Bu sırada, Aslı tabii ki çok üzgündür. Efe de çok üzgündür. Aslı’yı mutlu edebilmek için çeşitli eğlendirici faaliyetlerde bulunur. Bir iş bağlantısı için evli olması gerektiğinde ise Efe, Aslı ile karı kocacılık oynarlar. Sonunda tüm bunlar sonucunda Efe Aslı’ya bu defa çocukluğunda rafa kaldırdığı aşkının ateşini yeniden yüreğinde hissetmeye başlar ve bu defa söndüremez o ateşi. Umutsuz bir aşktır artık onunkisi. Sadece günlük biraderine anlatabilir hissettiklerini. Dizinin Sue Allen’ı yeniden ortaya çıkar ve günlükte yazılanları tesadüfen okur ve bunları Aslı’nın da okumasını sağlar.

Efe olanlar karşısında duramaz artık.

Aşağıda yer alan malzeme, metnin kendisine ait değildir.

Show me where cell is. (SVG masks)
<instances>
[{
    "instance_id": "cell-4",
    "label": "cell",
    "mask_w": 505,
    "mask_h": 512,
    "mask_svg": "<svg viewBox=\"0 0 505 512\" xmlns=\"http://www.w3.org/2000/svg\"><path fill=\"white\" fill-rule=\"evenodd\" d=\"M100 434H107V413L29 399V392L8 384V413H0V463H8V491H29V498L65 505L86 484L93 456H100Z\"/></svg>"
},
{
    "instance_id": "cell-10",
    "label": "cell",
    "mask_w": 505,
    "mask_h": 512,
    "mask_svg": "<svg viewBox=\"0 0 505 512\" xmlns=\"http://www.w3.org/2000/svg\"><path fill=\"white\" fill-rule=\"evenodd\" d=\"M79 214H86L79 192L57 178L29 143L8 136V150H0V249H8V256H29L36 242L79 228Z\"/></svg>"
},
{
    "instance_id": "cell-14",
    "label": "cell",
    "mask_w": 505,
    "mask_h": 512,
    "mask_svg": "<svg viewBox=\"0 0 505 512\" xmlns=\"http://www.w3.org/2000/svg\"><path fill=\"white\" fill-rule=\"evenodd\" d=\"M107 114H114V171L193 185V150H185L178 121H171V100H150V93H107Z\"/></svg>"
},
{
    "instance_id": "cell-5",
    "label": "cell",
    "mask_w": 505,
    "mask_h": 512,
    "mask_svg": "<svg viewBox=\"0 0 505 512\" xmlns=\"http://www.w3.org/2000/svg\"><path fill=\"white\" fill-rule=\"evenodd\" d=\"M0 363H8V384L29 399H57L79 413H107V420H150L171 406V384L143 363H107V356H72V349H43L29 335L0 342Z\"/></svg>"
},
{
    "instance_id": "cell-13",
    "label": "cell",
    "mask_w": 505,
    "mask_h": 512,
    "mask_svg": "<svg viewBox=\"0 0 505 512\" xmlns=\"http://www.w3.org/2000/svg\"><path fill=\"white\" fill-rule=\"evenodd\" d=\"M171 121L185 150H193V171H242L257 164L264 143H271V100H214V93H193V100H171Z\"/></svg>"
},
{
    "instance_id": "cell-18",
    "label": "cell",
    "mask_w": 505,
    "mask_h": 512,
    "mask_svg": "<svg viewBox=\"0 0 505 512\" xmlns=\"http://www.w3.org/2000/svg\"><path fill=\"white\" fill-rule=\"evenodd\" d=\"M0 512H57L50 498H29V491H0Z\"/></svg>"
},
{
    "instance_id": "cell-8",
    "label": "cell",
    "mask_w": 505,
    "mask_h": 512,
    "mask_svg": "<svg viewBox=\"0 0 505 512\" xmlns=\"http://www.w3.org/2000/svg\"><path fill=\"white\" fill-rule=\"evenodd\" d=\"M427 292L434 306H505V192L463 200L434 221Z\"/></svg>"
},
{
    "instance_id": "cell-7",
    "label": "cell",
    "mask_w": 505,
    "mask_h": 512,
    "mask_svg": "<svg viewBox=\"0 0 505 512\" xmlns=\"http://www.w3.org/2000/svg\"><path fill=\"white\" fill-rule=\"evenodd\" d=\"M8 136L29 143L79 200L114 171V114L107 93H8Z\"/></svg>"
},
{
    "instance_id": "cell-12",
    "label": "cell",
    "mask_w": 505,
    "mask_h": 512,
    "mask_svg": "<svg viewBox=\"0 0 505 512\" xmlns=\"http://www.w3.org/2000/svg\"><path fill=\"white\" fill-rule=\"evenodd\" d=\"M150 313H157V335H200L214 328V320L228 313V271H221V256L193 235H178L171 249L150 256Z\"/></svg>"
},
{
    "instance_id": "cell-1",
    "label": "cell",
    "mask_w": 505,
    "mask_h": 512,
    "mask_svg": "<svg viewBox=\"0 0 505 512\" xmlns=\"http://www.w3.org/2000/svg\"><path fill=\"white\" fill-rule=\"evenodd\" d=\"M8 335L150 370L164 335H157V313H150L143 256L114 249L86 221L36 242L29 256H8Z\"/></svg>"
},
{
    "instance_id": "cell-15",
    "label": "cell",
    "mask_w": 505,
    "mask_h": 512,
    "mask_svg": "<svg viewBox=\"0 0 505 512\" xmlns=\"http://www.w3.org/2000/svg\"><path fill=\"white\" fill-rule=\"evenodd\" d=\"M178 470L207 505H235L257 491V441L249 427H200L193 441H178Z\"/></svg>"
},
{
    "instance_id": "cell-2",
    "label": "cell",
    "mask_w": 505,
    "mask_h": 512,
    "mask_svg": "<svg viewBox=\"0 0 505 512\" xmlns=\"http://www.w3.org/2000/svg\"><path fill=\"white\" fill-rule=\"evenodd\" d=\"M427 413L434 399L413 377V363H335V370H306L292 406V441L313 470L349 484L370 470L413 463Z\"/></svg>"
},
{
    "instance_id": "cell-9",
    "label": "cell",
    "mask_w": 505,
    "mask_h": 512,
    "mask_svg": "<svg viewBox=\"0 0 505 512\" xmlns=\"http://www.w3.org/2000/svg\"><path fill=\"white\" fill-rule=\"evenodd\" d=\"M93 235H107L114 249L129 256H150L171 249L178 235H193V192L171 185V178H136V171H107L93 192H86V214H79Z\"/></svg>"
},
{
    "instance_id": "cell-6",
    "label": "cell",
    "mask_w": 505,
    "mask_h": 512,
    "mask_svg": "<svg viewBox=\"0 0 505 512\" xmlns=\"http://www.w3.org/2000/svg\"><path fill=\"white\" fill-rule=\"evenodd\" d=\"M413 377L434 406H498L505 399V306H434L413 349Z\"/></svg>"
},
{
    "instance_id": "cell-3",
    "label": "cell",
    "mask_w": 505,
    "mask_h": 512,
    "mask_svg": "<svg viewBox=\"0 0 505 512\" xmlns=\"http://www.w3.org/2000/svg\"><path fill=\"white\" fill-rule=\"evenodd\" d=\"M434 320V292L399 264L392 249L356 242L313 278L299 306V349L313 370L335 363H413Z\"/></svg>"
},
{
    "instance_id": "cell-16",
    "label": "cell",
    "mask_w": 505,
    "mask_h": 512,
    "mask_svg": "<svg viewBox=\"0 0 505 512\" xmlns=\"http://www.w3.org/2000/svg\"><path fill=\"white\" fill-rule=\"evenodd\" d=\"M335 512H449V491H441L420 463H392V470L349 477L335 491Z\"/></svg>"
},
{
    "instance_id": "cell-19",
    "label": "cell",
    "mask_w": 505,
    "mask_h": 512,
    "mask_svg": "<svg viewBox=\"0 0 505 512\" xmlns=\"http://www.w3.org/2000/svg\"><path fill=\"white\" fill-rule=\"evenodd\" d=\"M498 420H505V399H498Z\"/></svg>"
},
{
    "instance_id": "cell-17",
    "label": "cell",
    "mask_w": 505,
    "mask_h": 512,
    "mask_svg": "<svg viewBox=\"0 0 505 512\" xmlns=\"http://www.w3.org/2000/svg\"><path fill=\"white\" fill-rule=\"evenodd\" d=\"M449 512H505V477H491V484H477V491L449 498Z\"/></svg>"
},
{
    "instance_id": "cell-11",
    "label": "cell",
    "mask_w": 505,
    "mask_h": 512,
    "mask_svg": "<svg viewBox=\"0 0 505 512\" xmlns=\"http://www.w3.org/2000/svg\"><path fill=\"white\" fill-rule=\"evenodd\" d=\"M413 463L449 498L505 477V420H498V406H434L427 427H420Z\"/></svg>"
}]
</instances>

Kimseye haber vermeden bir küçük tekne kiralar ve Ege sahillerinde amaçsızca dolanır durur. Aslı da ondan farklı durumda değildir. Efe’nin şahane bir insan olduğunu ve kendisini, mutlu etmek için neredeyse yapmadığı şeyin kalmadığını görür. Ama bu kez de Aslı Deniz’in geçtiği süreçlerden geçmektedir. Bir arkadaşı sevgili olarak algılamanın süreci.

Sonunda Deniz Amerika’dan döner. Aslı ile Efe, Aslı Efe’nin günlüğünü okuduktan sonra ilk kez yeniden Urla’da görüştükleri sırada yani Efe uzun uzun düşünüp aşkının arkasında durmaya karar verdiği anda, Aslı’ya aşkını bu kez açık açık söyleyeceği sırada beraberlerken Deniz’i görürler. Üç eski dost uzun bir aradan sonra yeniden bir araya gelmişlerdir. Ama hiçbirşey eskisi gibi değildir artık.

Aslı, Efe’yi seçmiştir artık. Deniz, Aslı’ya çok çabaladım sensiz yapamıyorum beni affet demeye gelmiştir. Efe de çocukluğundan beri Aslı’nın Deniz’e olan aşkını bildiğinden rafa kaldırdığı aşkının arkasında durmaktadır artık.

Sonuç itibarıyla, modern bir Notre Dame’ın kamburu hikayesidir, Efe, Aslı ve Deniz arasındakiler. Efe’yi tercih etmeyen kadının ben de aklına şaşarım zaten.